Cottonwood crackled in the campfire in cobblestones down by the river. Tuckered cowboys shifted their butts one way then the other, trying to find a comfortable place to sit.
“God made the world in six days, and on the seventh day She threw rocks at Wyoming.” This piece of scriptural wisdom came from Rawhide Ricky. “A man needs a cast-iron ass to sit on ‘em.”
Sourdough offered this non sequitur, “Hey, didja hear what the legislature’s gonna do? They’s gonna make a new Mount Rushmore outa some Wyoming rocks.”
Squinty eyes regarded this news with suspicion. “Bullshit,” some of them said.
“Don’t gimme them looks,” Sourdough replied, “South Dakota’s makin’ so much money off the original, they want to build a copy here. They’s gonna put famous faces since the eighteenth century on big rocks all over Wyoming.”
He spat Copenhagen juice in the coals, and continued, “It’ll be patriotic as hell, an’ tourists will eat it up.”
Panhandle warmed to the conversation. “Nobody knows what them eighteenth century folks looked like.
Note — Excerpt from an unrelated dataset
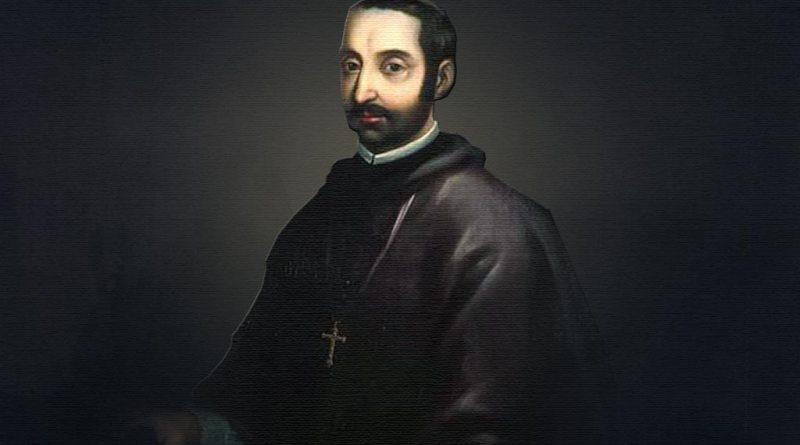 Juan Palafox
Weren’t no cameras back then.”
“That’ll make it easy,” replied Sourdough, “they’ll just make up a face, like they’re doin’ with that statue of Crazy Horse.”
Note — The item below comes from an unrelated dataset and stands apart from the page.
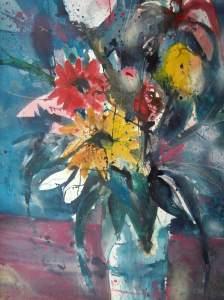 Blumenaquarell 76/56 cm, Andreas Mattern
“The could carve one into Independence Rock,” offered Hoolihan. “That thing’s just sittin’ there by the road. And a passel o’ new tourist money would make Muddy Gap Great Again.”
“They could carve Big Nose George on it, there’s sure enough rock there. An’ he’s from the eighteen hunnerds. Tourists would pay big money to see that.” The Kaycee Kid got excited about the deal.
“There’s big rocks all over hell up in Tensleep Canyon,” Deacon from Dayton rose to his feet and preached. “Maybe carve Nixon’s face into one o’ them cliffs. It’ll give them chalk-fingered rock hippies somethin’ to climb around on.”
“Ya know,” said Gus from Goshen, “them South Dakotans got it all wrong. They put all them faces in one place, when they shoulda scattered ‘em out all over the state. Make the tourists travel from rock to rock to see faces of dead folks. Like a scavenger hunt. Spread the money around.”
Stetsons nodded agreement around the ol’ campfire.
Sourdough forged onward. “Vedauwoo has all them rocks right by the interstate. An’ it’s smack dab between the university and the Capitol. If someone carved Josh Allen’s face on one o’ them boulders, tourists would go nuts an’ Buford would be a boomtown again!”
Brains churned beneath cowboy hats as the weary trail crew warmed to the task. Ideas were tossed out about which faces to carve on which rocks, near whichever Wyoming town needed a quick infusion of cash.
Discussion centered around all the little crossroads towns in the Big Empty that were struggling to hold on. The consensus around the campfire was that all that needs to be done is to chisel some famous person’s face into a nearby rock, and all the problems would disappear.
The Trail Boss tried to dampen the irrational exuberance by saying, “Fellers, this ain’t gonna be free. It’ll cost millions o’ bucks to do all that rock carvin’. Y’all are maybe bitin’ off more’n you can chew.”
Cowboys counted on crooked fingers, and ran the numbers through their noggins.
“It’ll be pricey, fer sure.” answered Sourdough, “but we’ll make up the difference in sales o’ t-shirts, shot glasses an’ bobble-head dolls. We’re gonna make so much money we won’t hafta mine no more coal!”
Cookie overheard the economic calculations, and wandered up to the campfire. “If y’all are such rich sumbitches now, supper’s gonna cost ya ten bucks a head. Come an’ get it while it’s hot.”